A family sits against the backdrop of a dockyard off the coastal city of Fujairah, in the Strait of Hormuz in the northern Emirate on Feb. 25, 2026.
Giuseppe Cacace | Afp | Getty Images
Oil prices were higher on Wednesday, despite a report that there would be a historic release of emergency reserves from the International Energy Agency.
Shortly before 7 a.m. ET, global benchmark Brent crude futures were 2% higher to $89.49 a barrel, after earlier rising above the $92 mark. U.S. crude oil gained 2.4% to trade at $85.44 a barrel, also paring earlier gains.
Crude oil prices
On Tuesday, G7 energy ministers convened in Paris to discuss the U.S.-Iran war and its impact on global oil and gas markets. The conflict has disrupted energy production in the Middle East and led to a blockade in the Strait of Hormuz, a critical shipping route.
On Wednesday morning, Reuters reported that the IEA would recommend the release of strategic oil stocks that would exceed 100 million barrels per day in the first month. In a statement sent to Bloomberg, G7 energy ministers said they backed the “implementation of proactive measures to address the situation, including the use of strategic reserves.”
It came after The Wall Street Journal reported Tuesday evening that the IEA had proposed the largest ever release of oil from its strategic reserves, exceeding the 182 million barrels that its member states put on the market following Russia’s full-scale invasion of Ukraine in 2022. Countries are set to decide on Wednesday whether to release emergency oil stocks.
The IEA did not immediately respond to a request for comment from CNBC.
In a Tuesday statement, IEA Executive Director Fatih Birol said member countries currently hold over 1.2 billion barrels of public emergency oil stocks, with a further 600 million barrels of industry stocks held under government obligation.
“In oil markets, conditions have deteriorated in recent days,” Birol said, pointing to transit challenges as well as a substantial curtailing of oil production.
“This is creating significant and growing risks for the market,” he added. “We discussed all the available options, including making IEA emergency oil stocks available to the market.”

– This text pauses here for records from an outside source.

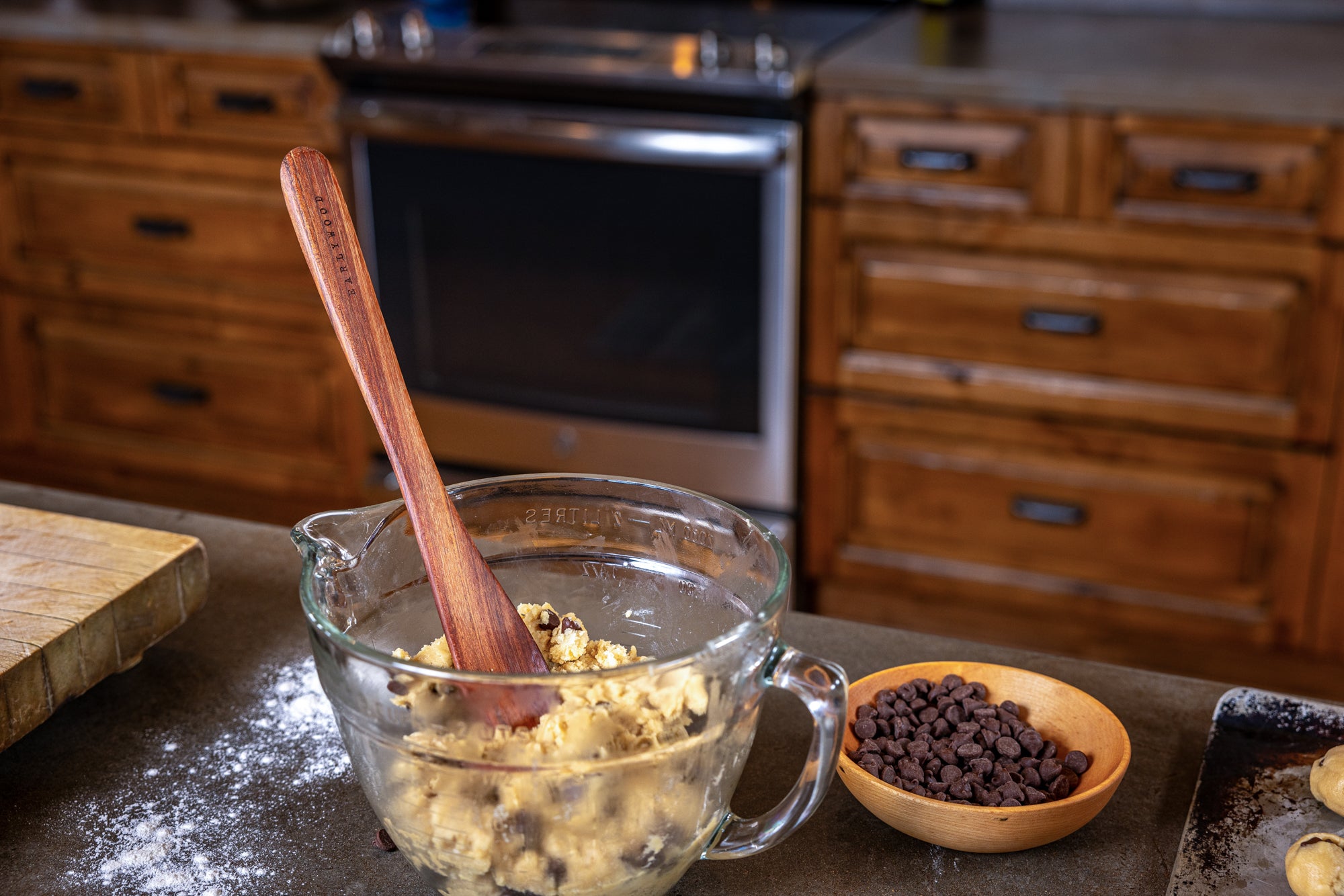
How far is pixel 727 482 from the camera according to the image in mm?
2107

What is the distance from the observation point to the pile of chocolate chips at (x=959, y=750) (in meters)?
0.69

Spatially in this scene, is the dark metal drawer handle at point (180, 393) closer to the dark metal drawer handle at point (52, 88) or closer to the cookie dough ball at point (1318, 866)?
the dark metal drawer handle at point (52, 88)

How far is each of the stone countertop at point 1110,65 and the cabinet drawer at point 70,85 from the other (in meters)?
1.24

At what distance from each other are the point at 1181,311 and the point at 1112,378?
5.1 inches

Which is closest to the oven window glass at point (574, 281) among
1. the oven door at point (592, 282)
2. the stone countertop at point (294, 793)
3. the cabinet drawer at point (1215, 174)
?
the oven door at point (592, 282)

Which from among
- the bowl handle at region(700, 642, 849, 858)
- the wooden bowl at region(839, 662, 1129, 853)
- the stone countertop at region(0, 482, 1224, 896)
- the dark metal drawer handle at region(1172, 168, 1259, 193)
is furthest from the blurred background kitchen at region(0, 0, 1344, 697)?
the bowl handle at region(700, 642, 849, 858)

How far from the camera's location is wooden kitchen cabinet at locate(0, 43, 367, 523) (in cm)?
229

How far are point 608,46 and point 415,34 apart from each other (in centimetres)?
32

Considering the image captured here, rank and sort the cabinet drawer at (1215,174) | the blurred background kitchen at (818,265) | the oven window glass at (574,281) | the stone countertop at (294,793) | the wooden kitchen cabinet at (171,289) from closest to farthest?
the stone countertop at (294,793) < the cabinet drawer at (1215,174) < the blurred background kitchen at (818,265) < the oven window glass at (574,281) < the wooden kitchen cabinet at (171,289)

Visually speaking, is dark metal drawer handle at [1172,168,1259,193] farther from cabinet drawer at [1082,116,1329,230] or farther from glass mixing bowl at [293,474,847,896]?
glass mixing bowl at [293,474,847,896]

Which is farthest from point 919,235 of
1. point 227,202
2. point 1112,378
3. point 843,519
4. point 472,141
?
point 227,202

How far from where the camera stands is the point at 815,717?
23.7 inches

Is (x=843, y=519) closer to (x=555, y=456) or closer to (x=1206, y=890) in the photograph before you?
(x=555, y=456)

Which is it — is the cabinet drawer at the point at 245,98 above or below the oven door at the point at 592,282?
above
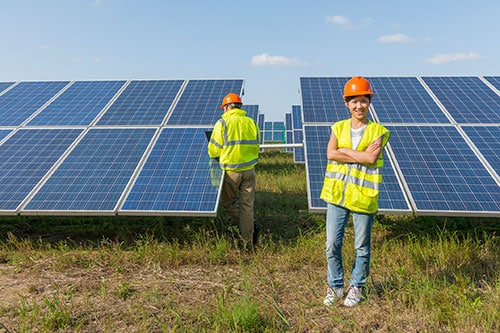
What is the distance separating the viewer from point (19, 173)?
6285 mm

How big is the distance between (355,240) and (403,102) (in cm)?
491

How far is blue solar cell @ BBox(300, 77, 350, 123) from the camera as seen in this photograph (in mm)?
7445

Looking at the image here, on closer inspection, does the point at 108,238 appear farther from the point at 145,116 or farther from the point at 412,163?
the point at 412,163

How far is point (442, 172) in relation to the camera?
19.2 feet

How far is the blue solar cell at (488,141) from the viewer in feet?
19.8

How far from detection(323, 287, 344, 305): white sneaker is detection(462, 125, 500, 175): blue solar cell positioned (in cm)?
354

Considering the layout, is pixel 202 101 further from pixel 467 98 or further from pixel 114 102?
pixel 467 98

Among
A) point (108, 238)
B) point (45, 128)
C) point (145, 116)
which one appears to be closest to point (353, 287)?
point (108, 238)

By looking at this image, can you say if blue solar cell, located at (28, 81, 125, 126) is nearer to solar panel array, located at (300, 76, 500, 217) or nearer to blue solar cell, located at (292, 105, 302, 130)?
solar panel array, located at (300, 76, 500, 217)

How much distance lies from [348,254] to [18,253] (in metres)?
5.02

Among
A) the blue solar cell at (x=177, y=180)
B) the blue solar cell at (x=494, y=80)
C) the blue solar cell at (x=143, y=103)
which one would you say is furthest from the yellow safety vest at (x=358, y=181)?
the blue solar cell at (x=494, y=80)

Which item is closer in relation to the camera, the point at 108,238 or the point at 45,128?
the point at 108,238

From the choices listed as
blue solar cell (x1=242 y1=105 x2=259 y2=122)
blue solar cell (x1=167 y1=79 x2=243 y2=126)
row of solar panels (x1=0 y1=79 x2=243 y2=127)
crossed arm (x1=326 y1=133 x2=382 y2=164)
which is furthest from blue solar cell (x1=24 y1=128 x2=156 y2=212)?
blue solar cell (x1=242 y1=105 x2=259 y2=122)

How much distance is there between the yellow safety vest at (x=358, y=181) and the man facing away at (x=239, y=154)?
85.4 inches
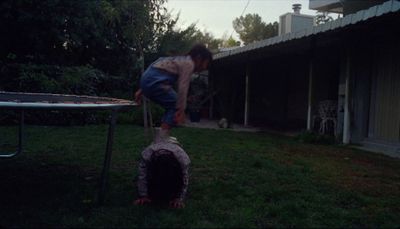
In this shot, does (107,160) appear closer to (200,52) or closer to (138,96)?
(138,96)

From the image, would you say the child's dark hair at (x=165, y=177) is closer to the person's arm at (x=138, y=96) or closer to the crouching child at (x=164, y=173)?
the crouching child at (x=164, y=173)

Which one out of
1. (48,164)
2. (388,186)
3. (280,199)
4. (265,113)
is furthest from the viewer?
(265,113)

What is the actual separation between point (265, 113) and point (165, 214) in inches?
468

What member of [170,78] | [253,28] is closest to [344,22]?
[170,78]

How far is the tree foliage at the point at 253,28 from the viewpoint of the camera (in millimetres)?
38253

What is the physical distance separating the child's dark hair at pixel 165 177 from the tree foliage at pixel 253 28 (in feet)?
115

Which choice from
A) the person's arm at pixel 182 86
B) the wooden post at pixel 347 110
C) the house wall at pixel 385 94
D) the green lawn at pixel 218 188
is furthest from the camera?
the wooden post at pixel 347 110

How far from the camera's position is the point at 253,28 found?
39969 mm

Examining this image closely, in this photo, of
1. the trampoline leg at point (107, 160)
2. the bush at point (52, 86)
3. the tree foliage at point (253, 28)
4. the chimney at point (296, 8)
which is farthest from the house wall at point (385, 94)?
the tree foliage at point (253, 28)

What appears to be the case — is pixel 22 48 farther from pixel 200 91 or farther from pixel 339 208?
pixel 339 208

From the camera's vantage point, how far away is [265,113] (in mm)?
14578

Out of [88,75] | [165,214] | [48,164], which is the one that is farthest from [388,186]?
[88,75]

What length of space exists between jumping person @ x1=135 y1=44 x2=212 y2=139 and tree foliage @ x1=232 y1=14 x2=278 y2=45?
3488 cm

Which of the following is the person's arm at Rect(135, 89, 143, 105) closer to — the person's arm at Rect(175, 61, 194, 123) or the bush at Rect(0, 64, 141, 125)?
the person's arm at Rect(175, 61, 194, 123)
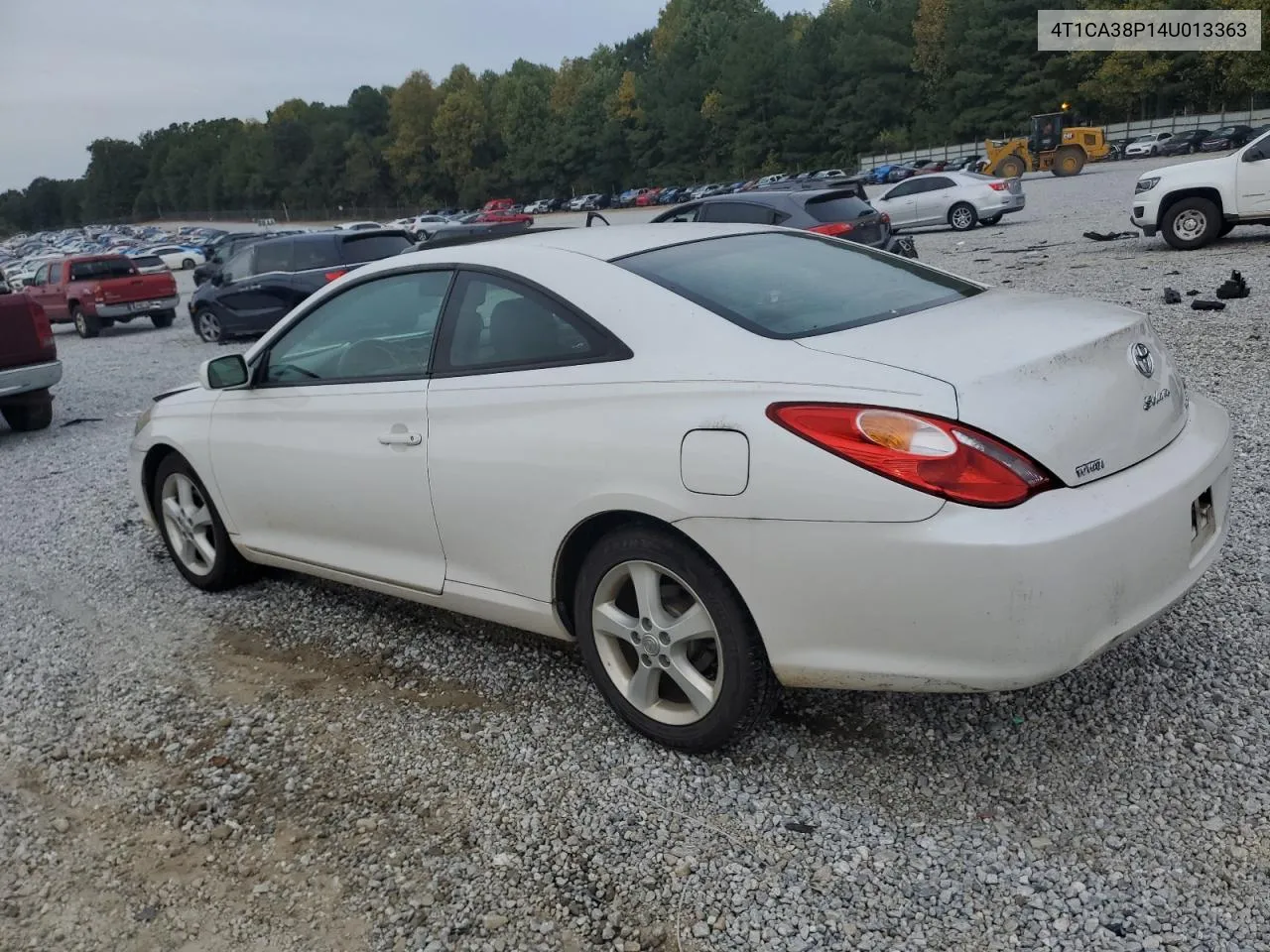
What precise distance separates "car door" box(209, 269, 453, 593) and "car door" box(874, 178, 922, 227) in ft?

On Tuesday, oil prices fell drastically after a post on U.S. Secretary of Energy Chris Wright’s social media account wrongly stated that the U.S. Navy had escorted a tanker through the Strait of Hormuz.
White House Press Secretary Karoline Leavitt later told reporters the U.S. Navy had “not escorted a tanker or a vessel at this time.”

Overnight, it was reported that American forces had sunk several Iranian ships, including 16 minelayers, near the Strait of Hormuz.
Wednesday morning also saw other signs of the conflict escalating, as the U.K.’s Maritime Trade Operations — a maritime security authority — said three cargo ships off Iran’s coast had been struck by projectiles. One of the vessels was struck in the Strait of Hormuz, the UKMTO said.
Meanwhile, authorities in Dubai said two drones fell in the vicinity of Dubai International Airport on Wednesday, with four people being injured as a result. The airspace around the city was briefly closed.
“We really think that the critical factor remains the war’s duration, so these releases of the IEA’s stocks really buys us a few days, but in reality, really it all depends on the opening of the Strait of Hormuz,” Sasha Foss, energy market analyst at Marex, told CNBC’s “Europe Early Europe” on Wednesday.
“This conflict needs to end by the end of the week. Otherwise, we’ll see oil prices spike back up over $100,” Foss said.
Other market watchers have warned that a drawn-out conflict between the U.S. and Iran could push oil back above the $100 threshold.
“If tensions de-escalate in the coming weeks, oil prices could retreat … but even in that scenario, it is unlikely prices will return to the $60–$70 range seen earlier this year,” Paul Gooden, head of global natural resources at Ninety One, said in a Tuesday note.
“If the disruption lasts longer, the consequences become more significant. Oil prices could spike further – potentially above $120 or even higher – until higher prices begin to curb demand.”